Abnormal L1Hs mobilization in patients with Rett syndrome.
(A) Percentages of somatic L1Hs insertions in exons and introns. (B) Percentages of somatic L1Hs insertions in exons of long (> 100 kb) and short genes (< 100 kb). (C) Percentages of clonal somatic L1Hs insertions in introns. (D) Percentages of sense-oriented clonal somatic L1Hs insertions. The gray lines in (A) and (C) denoted the expected proportion determined by the exact base-pair count of that specific region relative to the human genome. The gray line in (D) represented the expected proportion if the insertions occurred randomly in both directions. Error bars in (A)–(D) indicated the 95% confidence intervals.
Fig 6.
Genome-wide patterns of somatic and germline L1Hs insertions.

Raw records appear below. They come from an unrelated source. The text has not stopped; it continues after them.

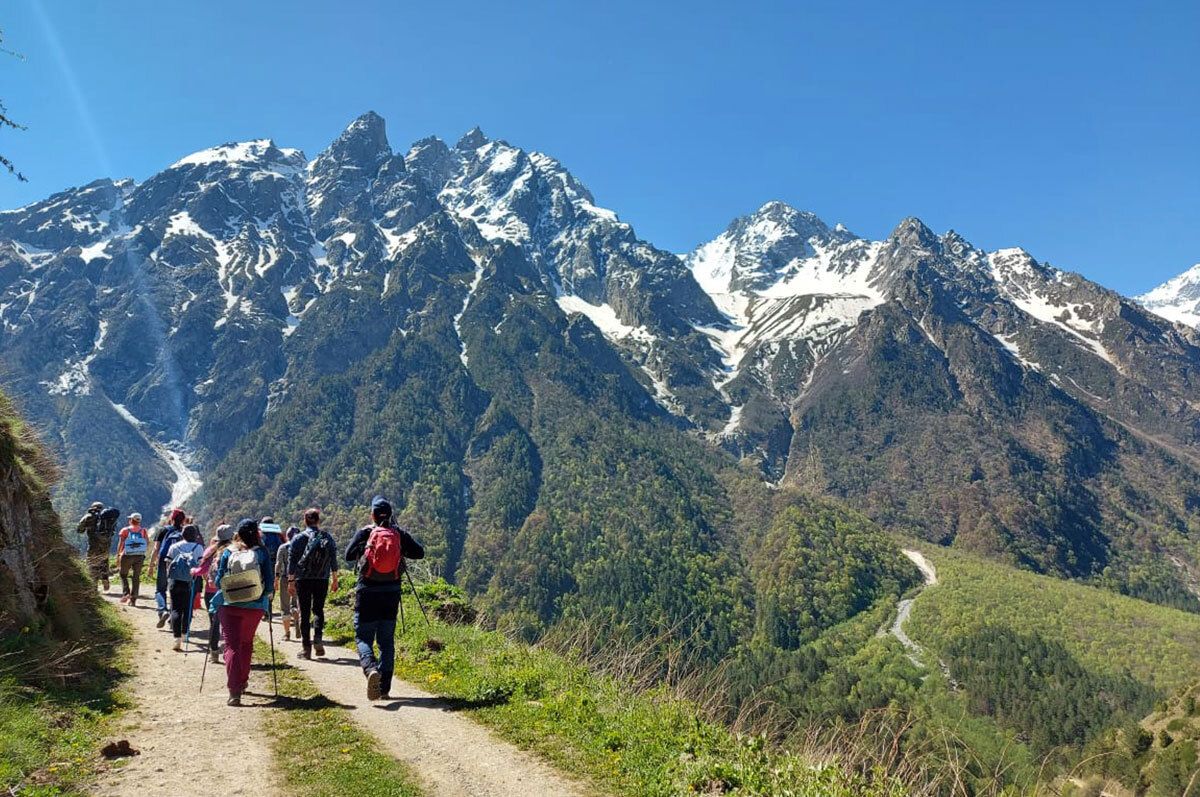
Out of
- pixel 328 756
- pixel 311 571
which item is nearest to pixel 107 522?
pixel 311 571

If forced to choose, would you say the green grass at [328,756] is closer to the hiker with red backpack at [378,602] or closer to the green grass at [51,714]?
the hiker with red backpack at [378,602]

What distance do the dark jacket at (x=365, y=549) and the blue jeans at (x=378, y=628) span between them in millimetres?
99

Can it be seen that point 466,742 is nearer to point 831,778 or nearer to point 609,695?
point 609,695

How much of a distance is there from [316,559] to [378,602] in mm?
4607

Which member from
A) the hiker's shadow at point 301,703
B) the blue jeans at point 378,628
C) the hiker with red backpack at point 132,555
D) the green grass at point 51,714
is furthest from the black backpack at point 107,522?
the blue jeans at point 378,628

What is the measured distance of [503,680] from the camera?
1190cm

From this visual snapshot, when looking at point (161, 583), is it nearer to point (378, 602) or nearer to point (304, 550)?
point (304, 550)

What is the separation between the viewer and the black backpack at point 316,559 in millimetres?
14773

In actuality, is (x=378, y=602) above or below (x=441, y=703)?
above

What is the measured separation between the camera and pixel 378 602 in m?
11.1

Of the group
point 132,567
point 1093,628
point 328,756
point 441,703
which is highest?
point 132,567

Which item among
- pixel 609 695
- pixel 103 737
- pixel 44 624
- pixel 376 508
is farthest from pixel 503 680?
pixel 44 624

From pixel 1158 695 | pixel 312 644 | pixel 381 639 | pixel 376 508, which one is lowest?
pixel 1158 695

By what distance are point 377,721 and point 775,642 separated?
665 ft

(A) Relative somatic L1Hs content in PFC neurons and non-brain tissue from the same donor. The read count ratio of somatic insertions to germline KNR was calculated and then normalized relative to the average value of non-brain samples. The linked dots represented pairs of brain and non-brain samples obtained from the same individual. (B) Histogram of estimated rate of somatic L1Hs insertions in each of tissue samples from the same donor based on the germline KNR copy number of each individual. (C) Estimated rate of somatic L1Hs insertions for different tissue types and cohorts. A circle with error bar denotes the estimate and the standard error of the mean (S.E.M) of all brain and non-brain samples. (D) Hierarchical clustering of all samples sequenced in this study. Each row represented a sample, and each column represents an L1Hs germline insertion. Black and white squares indicated the presence or absence of insertion, respectively. Column annotations showed categories for known reference (KR; blue), known non-reference (KNR; green), and unknown (UNK; red) insertions. (E) Percentages of sense-oriented germline and somatic L1Hs insertions in transcripts. The gray line represented the expected proportion if the insertions occurred randomly in both directions. Error bars indicated the 95% confidence intervals.